◆ **Instructions for the task**
Swap each "dog's head" for "dog's snout" in the records, from the line containing "Which item among" through the end of the records, and change nothing else. Leave the pictures out of your answer.

··· Data supplied ···

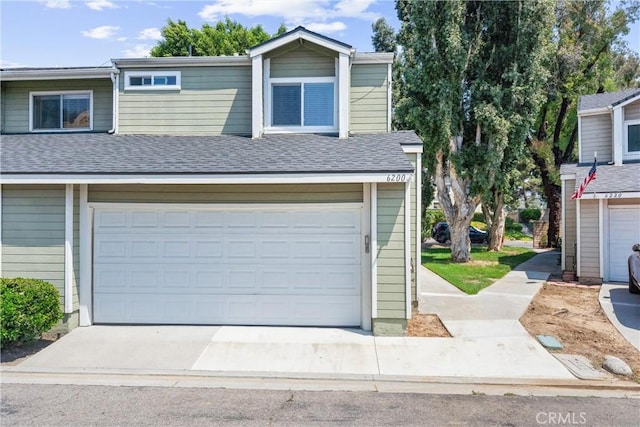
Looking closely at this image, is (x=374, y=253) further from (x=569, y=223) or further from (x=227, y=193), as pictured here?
(x=569, y=223)

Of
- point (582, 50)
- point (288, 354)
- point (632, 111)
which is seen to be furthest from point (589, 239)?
point (582, 50)

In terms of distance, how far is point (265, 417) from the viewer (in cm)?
479

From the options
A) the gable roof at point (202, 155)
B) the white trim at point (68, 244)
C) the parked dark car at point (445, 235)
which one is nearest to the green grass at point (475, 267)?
the gable roof at point (202, 155)

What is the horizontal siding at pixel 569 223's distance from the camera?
46.3 feet

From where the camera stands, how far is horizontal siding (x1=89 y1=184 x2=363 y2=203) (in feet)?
26.1

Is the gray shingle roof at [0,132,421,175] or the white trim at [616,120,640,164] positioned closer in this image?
the gray shingle roof at [0,132,421,175]

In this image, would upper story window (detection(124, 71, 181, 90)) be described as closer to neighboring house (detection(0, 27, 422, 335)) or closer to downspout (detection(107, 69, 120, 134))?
downspout (detection(107, 69, 120, 134))

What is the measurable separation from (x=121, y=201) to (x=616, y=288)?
12531 mm

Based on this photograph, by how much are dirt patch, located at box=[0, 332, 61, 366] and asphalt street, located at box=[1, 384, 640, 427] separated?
979 millimetres

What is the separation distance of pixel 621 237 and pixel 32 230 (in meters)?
14.9

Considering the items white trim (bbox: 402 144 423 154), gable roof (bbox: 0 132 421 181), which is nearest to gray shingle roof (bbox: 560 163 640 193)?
white trim (bbox: 402 144 423 154)

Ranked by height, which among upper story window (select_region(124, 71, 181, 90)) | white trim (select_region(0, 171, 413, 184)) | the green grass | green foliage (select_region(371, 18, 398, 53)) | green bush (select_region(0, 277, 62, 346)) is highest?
green foliage (select_region(371, 18, 398, 53))

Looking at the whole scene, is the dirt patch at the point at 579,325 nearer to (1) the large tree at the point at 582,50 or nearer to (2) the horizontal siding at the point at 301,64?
(2) the horizontal siding at the point at 301,64

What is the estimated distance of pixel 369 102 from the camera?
9648mm
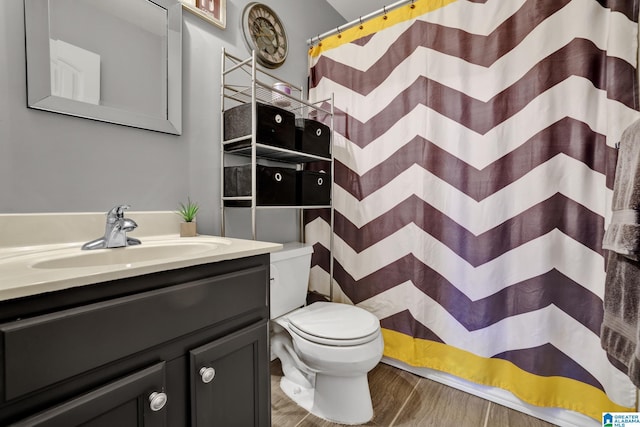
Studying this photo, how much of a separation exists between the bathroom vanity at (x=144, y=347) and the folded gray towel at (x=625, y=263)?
3.34ft

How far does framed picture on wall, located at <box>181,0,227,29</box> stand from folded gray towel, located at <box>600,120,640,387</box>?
168 centimetres

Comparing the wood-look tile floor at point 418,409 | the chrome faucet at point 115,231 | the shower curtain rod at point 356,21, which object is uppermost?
the shower curtain rod at point 356,21

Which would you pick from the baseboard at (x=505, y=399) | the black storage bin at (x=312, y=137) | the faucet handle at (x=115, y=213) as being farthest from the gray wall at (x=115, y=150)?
the baseboard at (x=505, y=399)

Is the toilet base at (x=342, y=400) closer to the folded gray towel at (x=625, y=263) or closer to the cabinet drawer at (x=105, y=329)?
the cabinet drawer at (x=105, y=329)

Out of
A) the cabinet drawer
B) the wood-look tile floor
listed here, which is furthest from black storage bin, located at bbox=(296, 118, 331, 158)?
the wood-look tile floor

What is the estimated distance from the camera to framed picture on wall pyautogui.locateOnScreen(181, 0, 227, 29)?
50.0 inches

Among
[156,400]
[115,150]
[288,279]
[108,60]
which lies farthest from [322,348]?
[108,60]

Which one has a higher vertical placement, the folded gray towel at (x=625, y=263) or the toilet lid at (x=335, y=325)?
the folded gray towel at (x=625, y=263)

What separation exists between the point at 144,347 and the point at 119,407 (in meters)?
0.12

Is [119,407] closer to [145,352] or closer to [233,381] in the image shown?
[145,352]

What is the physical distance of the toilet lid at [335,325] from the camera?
1166 mm

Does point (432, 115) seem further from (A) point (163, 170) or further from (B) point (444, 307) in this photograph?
(A) point (163, 170)

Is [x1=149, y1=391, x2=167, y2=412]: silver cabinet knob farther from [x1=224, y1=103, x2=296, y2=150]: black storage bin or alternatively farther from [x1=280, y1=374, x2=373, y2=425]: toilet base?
[x1=224, y1=103, x2=296, y2=150]: black storage bin

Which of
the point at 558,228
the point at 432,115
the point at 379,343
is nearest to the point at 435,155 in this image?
the point at 432,115
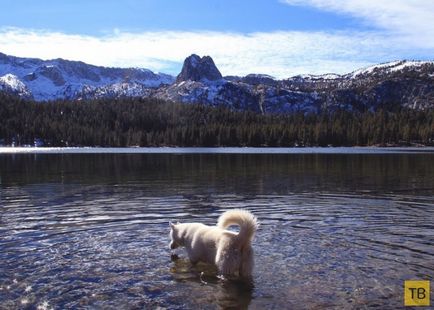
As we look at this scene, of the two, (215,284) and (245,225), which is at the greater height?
(245,225)

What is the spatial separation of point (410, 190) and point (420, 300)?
27907 millimetres

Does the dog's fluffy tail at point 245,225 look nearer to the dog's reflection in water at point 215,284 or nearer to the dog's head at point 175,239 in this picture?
the dog's reflection in water at point 215,284

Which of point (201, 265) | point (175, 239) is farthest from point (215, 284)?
point (175, 239)

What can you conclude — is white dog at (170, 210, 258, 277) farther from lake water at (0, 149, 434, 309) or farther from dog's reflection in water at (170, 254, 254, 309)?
lake water at (0, 149, 434, 309)

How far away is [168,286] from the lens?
45.0 feet

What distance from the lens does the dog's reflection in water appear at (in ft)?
41.2

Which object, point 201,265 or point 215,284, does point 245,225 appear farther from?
point 201,265

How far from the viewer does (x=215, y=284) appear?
1401 cm

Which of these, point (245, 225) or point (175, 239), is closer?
point (245, 225)

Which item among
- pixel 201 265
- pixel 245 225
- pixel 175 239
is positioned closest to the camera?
pixel 245 225

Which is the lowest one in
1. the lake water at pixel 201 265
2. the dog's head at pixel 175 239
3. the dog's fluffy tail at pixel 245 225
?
the lake water at pixel 201 265

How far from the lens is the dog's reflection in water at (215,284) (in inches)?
494

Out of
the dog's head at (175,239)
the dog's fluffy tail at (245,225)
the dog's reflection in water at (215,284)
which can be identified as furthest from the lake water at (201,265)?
the dog's fluffy tail at (245,225)

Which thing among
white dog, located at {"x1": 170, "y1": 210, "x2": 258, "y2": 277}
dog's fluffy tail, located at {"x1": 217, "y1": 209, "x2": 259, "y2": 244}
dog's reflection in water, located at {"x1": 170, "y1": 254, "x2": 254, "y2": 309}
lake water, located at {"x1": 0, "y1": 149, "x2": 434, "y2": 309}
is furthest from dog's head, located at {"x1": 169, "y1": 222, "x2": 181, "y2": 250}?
dog's fluffy tail, located at {"x1": 217, "y1": 209, "x2": 259, "y2": 244}
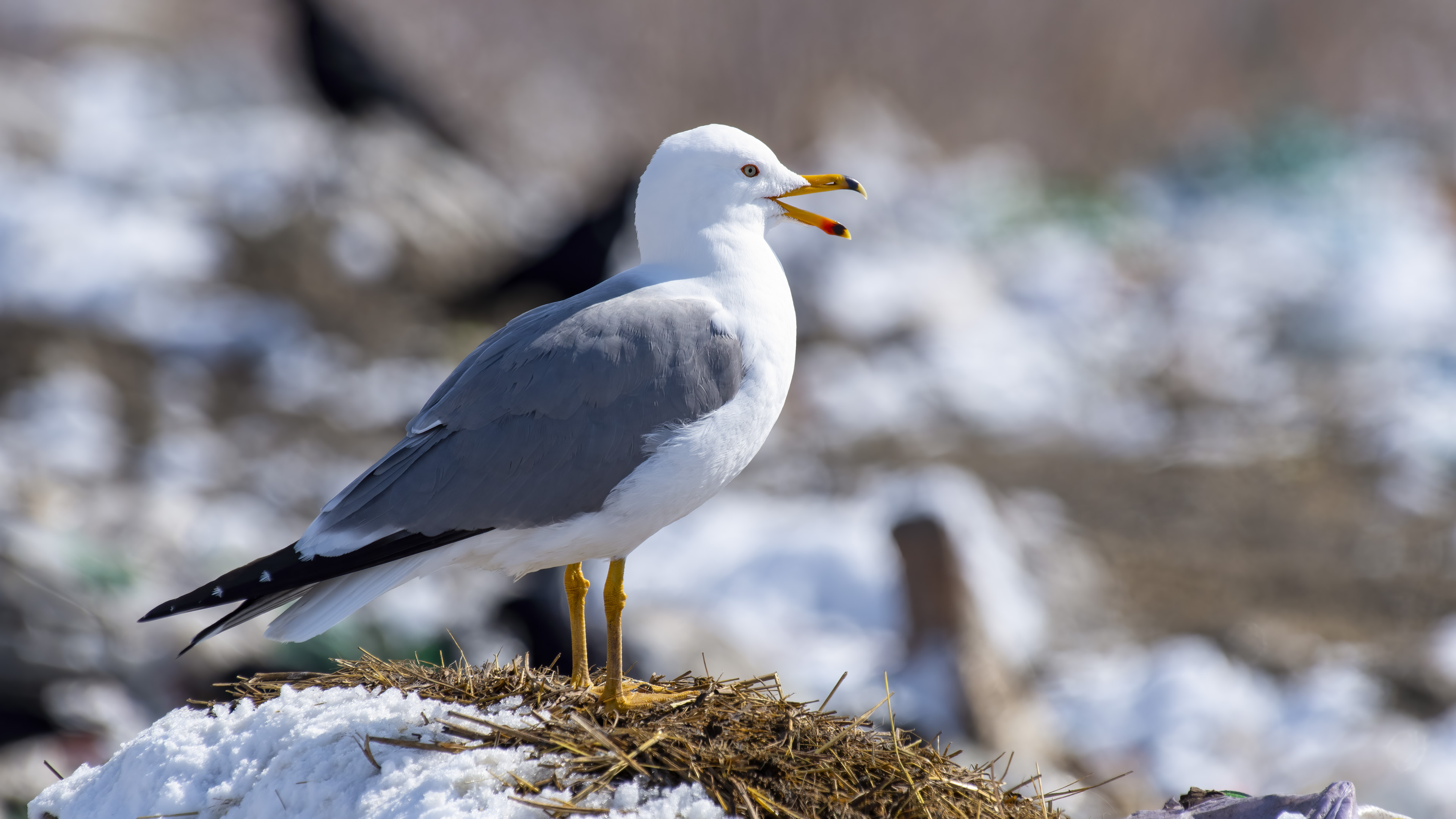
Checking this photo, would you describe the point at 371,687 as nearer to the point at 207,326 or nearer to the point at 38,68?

···

◆ **The result**
Which item among
- pixel 201 265
- pixel 245 225
- pixel 175 239
is positioned closest to the camera?
pixel 245 225

Which is the lowest one in
1. the lake water at pixel 201 265
2. the dog's snout at pixel 175 239
3. the dog's fluffy tail at pixel 245 225
?
the lake water at pixel 201 265

How far from the lens is the dog's reflection in water at (215,284) (in inches)?
494

Out of
the dog's snout at (175,239)
the dog's fluffy tail at (245,225)
the dog's reflection in water at (215,284)
which can be identified as furthest from the lake water at (201,265)?
the dog's fluffy tail at (245,225)

Which thing among
white dog, located at {"x1": 170, "y1": 210, "x2": 258, "y2": 277}
dog's fluffy tail, located at {"x1": 217, "y1": 209, "x2": 259, "y2": 244}
dog's reflection in water, located at {"x1": 170, "y1": 254, "x2": 254, "y2": 309}
lake water, located at {"x1": 0, "y1": 149, "x2": 434, "y2": 309}
is furthest from dog's snout, located at {"x1": 169, "y1": 222, "x2": 181, "y2": 250}?
dog's fluffy tail, located at {"x1": 217, "y1": 209, "x2": 259, "y2": 244}
Checking this photo, would you describe the point at 371,687 as nearer to the point at 207,326 or nearer to the point at 38,68?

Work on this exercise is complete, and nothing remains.